[EXERCISE DATA Boundary: Start]

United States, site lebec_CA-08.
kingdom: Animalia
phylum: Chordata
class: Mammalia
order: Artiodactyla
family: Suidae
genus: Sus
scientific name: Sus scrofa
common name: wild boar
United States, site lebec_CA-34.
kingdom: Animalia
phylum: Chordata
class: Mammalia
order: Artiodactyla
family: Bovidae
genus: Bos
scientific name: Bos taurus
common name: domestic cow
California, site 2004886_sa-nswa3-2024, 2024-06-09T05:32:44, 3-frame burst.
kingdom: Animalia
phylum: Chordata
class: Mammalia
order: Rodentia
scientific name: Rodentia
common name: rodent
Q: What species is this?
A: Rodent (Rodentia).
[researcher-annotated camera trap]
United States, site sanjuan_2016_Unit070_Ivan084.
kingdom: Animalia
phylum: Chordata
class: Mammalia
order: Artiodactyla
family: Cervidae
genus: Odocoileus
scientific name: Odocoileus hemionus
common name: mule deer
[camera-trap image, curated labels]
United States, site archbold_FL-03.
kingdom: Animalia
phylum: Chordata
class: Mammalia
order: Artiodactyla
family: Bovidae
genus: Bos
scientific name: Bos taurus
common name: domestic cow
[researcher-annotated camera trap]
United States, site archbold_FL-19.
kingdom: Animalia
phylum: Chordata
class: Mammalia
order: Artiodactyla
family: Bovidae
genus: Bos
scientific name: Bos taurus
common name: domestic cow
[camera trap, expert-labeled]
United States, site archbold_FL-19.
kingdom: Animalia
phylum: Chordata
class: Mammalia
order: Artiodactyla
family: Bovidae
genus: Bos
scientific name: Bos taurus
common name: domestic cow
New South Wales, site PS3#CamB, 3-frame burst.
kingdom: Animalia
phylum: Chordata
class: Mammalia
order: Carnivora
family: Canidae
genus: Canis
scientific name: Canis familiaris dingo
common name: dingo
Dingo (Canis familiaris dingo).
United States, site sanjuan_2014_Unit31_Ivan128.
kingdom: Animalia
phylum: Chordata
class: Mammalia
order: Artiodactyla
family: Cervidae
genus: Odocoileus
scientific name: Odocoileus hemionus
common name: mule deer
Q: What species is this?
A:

[EXERCISE DATA Boundary: End]

**REQUIREMENT**
All entries should be transcribed verbatim.

**SOLUTION TO THE EXERCISE**
United States, site lebec_CA-08.
kingdom: Animalia
phylum: Chordata
class: Mammalia
order: Artiodactyla
family: Suidae
genus: Sus
scientific name: Sus scrofa
common name: wild boar
United States, site lebec_CA-34.
kingdom: Animalia
phylum: Chordata
class: Mammalia
order: Artiodactyla
family: Bovidae
genus: Bos
scientific name: Bos taurus
common name: domestic cow
California, site 2004886_sa-nswa3-2024, 2024-06-09T05:32:44, 3-frame burst.
kingdom: Animalia
phylum: Chordata
class: Mammalia
order: Rodentia
scientific name: Rodentia
common name: rodent
Q: What species is this?
A: Rodent (Rodentia).
[researcher-annotated camera trap]
United States, site sanjuan_2016_Unit070_Ivan084.
kingdom: Animalia
phylum: Chordata
class: Mammalia
order: Artiodactyla
family: Cervidae
genus: Odocoileus
scientific name: Odocoileus hemionus
common name: mule deer
[camera-trap image, curated labels]
United States, site archbold_FL-03.
kingdom: Animalia
phylum: Chordata
class: Mammalia
order: Artiodactyla
family: Bovidae
genus: Bos
scientific name: Bos taurus
common name: domestic cow
[researcher-annotated camera trap]
United States, site archbold_FL-19.
kingdom: Animalia
phylum: Chordata
class: Mammalia
order: Artiodactyla
family: Bovidae
genus: Bos
scientific name: Bos taurus
common name: domestic cow
[camera trap, expert-labeled]
United States, site archbold_FL-19.
kingdom: Animalia
phylum: Chordata
class: Mammalia
order: Artiodactyla
family: Bovidae
genus: Bos
scientific name: Bos taurus
common name: domestic cow
New South Wales, site PS3#CamB, 3-frame burst.
kingdom: Animalia
phylum: Chordata
class: Mammalia
order: Carnivora
family: Canidae
genus: Canis
scientific name: Canis familiaris dingo
common name: dingo
Dingo (Canis familiaris dingo).
United States, site sanjuan_2014_Unit31_Ivan128.
kingdom: Animalia
phylum: Chordata
class: Mammalia
order: Artiodactyla
family: Cervidae
genus: Odocoileus
scientific name: Odocoileus hemionus
common name: mule deer
Q: What species is this?
A:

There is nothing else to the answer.